Katsayı ve Genelkurmay

Katsayı ve Genelkurmay

Siyasi bir mesele Askeri ilgilendirmemeli değil mi? Ama ilgilendiriyor.
YÖK’ün 21 Temmuz’da aldığı eşit kat sayı kararı Genel kurmay istihbarat dairesi başkanlığı tarafından yakın takibe alınmış. Hazırlanan belgede önceki uygulamanın İmam Hatiplerin önünü kesmeye matuf olduğu itiraf edildikten sonra, yeni uygulamanın ülke güvenliğini tehlikeye düşüreceği belirtilmiş..
Nasıl bir ülkeysek insanlarımızın huzuruna, mutluluğuna, hatta refahına hizmet eden her şey bazıları tarafından tehlike olarak algılanıyor.
Mümkün olsa, Türkiye’yi bir hapishaneye çevirip, herkesin ağzına fermuar vuracaklar. Konuşmak bile bu ülkede yerine göre en büyük tehdittir.
Peki bunları kim yapıyor,daha birkaç ay önce başında TSK peygamber Ocağı’dır diyen bir Genel kurmay başkanının bulunduğu Askeri bürokrasi yapıyor.
Siyasete karışanı bu kurumda barındırmam diye kararlılığını heceleme yoluyla belirten bir komutanın başındaki müessese yapıyor.
Aslında katsayı rezaleti askerin millete hediyesidir. 28 Şubat’ta peygamber ocağının biricik meselesi, Peygamber kokusu gelen her şeyi yok etmekti.Onun için katsayı eşitsizliği getirildi, onun için ilk öğretim 8 yıla çıkarıldı, onun için Kuran Kurslarının önüne ilk okulu bitirme engeli konuldu, onun için başörtüsü yasağı ile Üniversiteler hapishaneye çevrildi, onun için bir hükümet son derece ahlaksızca metotlarla düşürüldü. Ortaya çıkan son belgeler bazı askerlerin askerlik mesleği dışında her işi yaptıklarını gösteriyor. Dindarları takip etmekten, hükümeti devirmek için Bizans entrikası yapmaktan PKK akıllarına bile gelmemiş. Bugün PKK bu kadar şımarmışsa, onu yok etmekle görevli olanların görevlerini hakkıyla yapmamalarından, bizi yenemiyorlar öz güvenini onlara kazandırmış olmalarındandır. Bülent Arınç bir ara iyi ki savaşa girmemişiz demişti de kıyamet kopmuştu. Siyasete bu kadar giren bir Askeri bürokrasi hangi savaştan alnının akıyla çıkabilir?

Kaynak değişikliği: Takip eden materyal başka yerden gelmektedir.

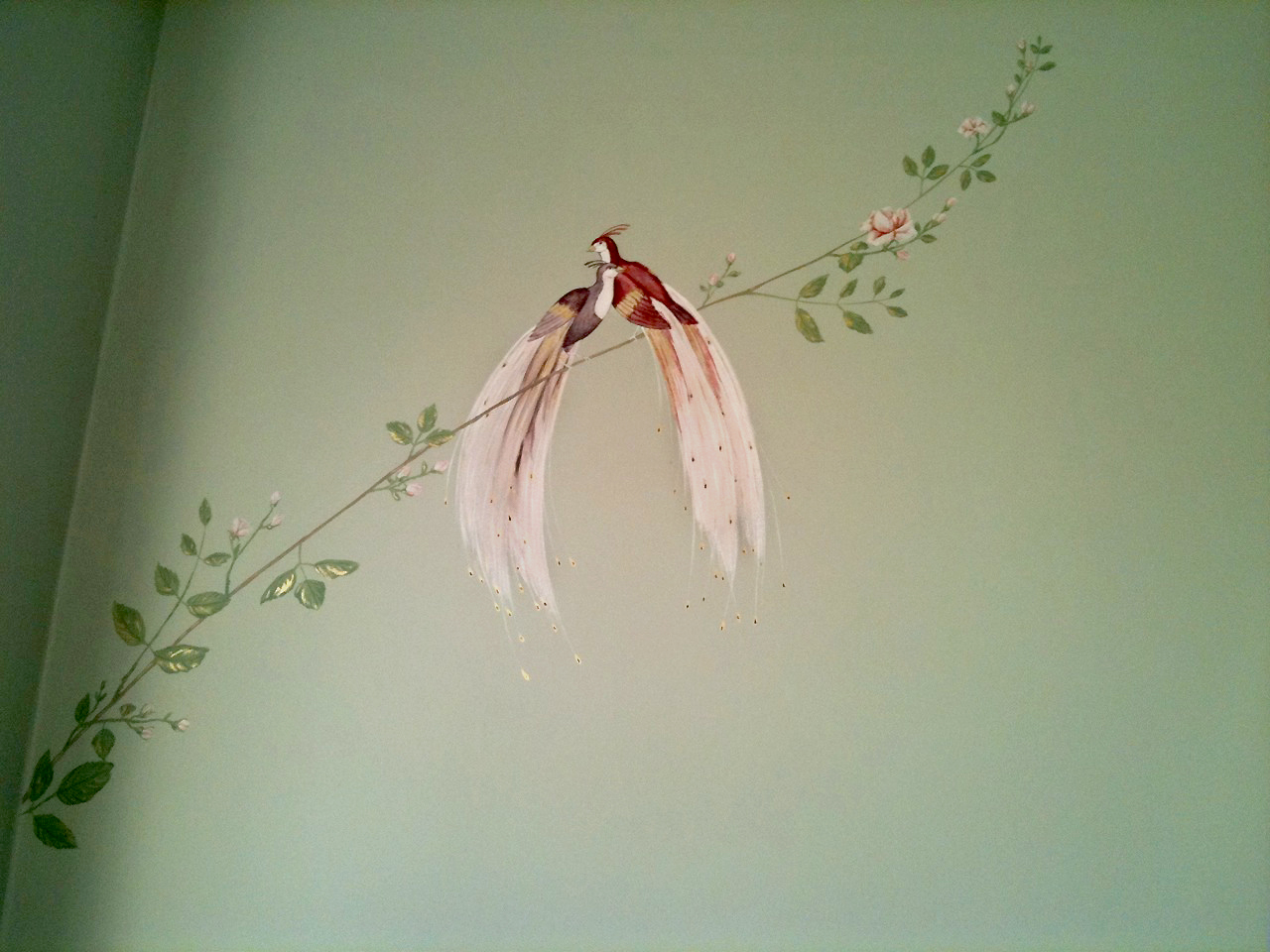 Bird of Paradise   Accent Wall.jpg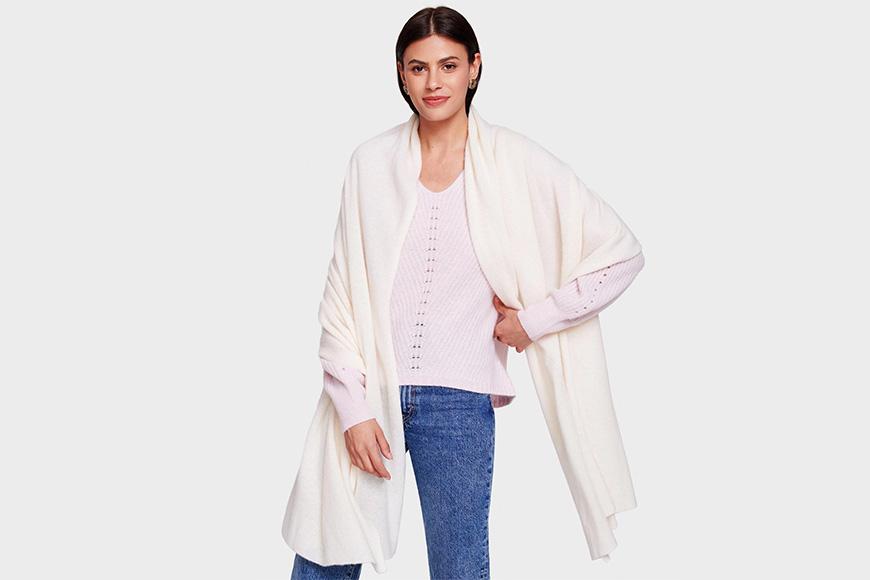 White + warren cashmere travel wrap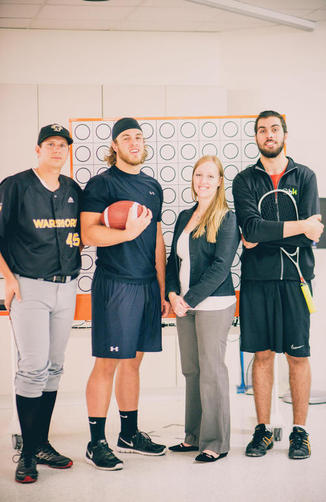 Kristine Dalton with members of the University of Waterloo varsity sports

Milleti uğraştıran, siyaset kurumunun ayaklarına dolanan hangi problemle karşılaşsanız, altında mutlaka darbeci askerler çıkıyor. Milletin ciğerine saplanan her ihanet hançerinde mutlaka darbecilerin eli var. Eskiden Fetvayı Şeyh-ül İslam’lar verirdi, şimdi fetvayı yüksek Yargı veriyor. El ele,kol kola ülkeyi felakete götürüyorlar.
Bu ihanet oyununun bitmesi toplumun şuuruna bağlıdır. Sadece siyasetçilerin dirayeti bu kangrenleşmiş problemi çözmeye yetmez. Milletçe bu ihanet şebekelerinin karşısına dikilmek hem bir iman hem de bir vatan borcudur. Kimse kimsenin efendisi değildir. Milletin ırzını, namusunu, vatanını korumakla mükellef olanlar işi gücü bırakıp milletin inançlarıyla uğraşamazlar. 28 Şubat’tan beri arkasında darbecilerin bulunduğu tüm düzenlemelerin hedefi bu milletin inançları, dolayısıyla bizzat kendisidir. Bir millet kanıyla, canıyla beslediği Askerler tarafından yok edilmeye çalışılıyor. Buna en başta askerlik mesleğine saygısı olan, üniformasını milleti için taşıyan askerlerin karşı çıkması gerekir. Milletin inançlarını hedef alan her hamle, dönüp dolaşıp askerin itibarını vurmaktadır. Kimse Ordu’nun peygamber ocağı olmasını beklemiyor, öyle olmadığını da biliyor zaten. Asker görevini yapsın, içindeki demokrasi düşmanlarını temizlesin yeter. Yoksa bunu bu millet er geç yapacaktır.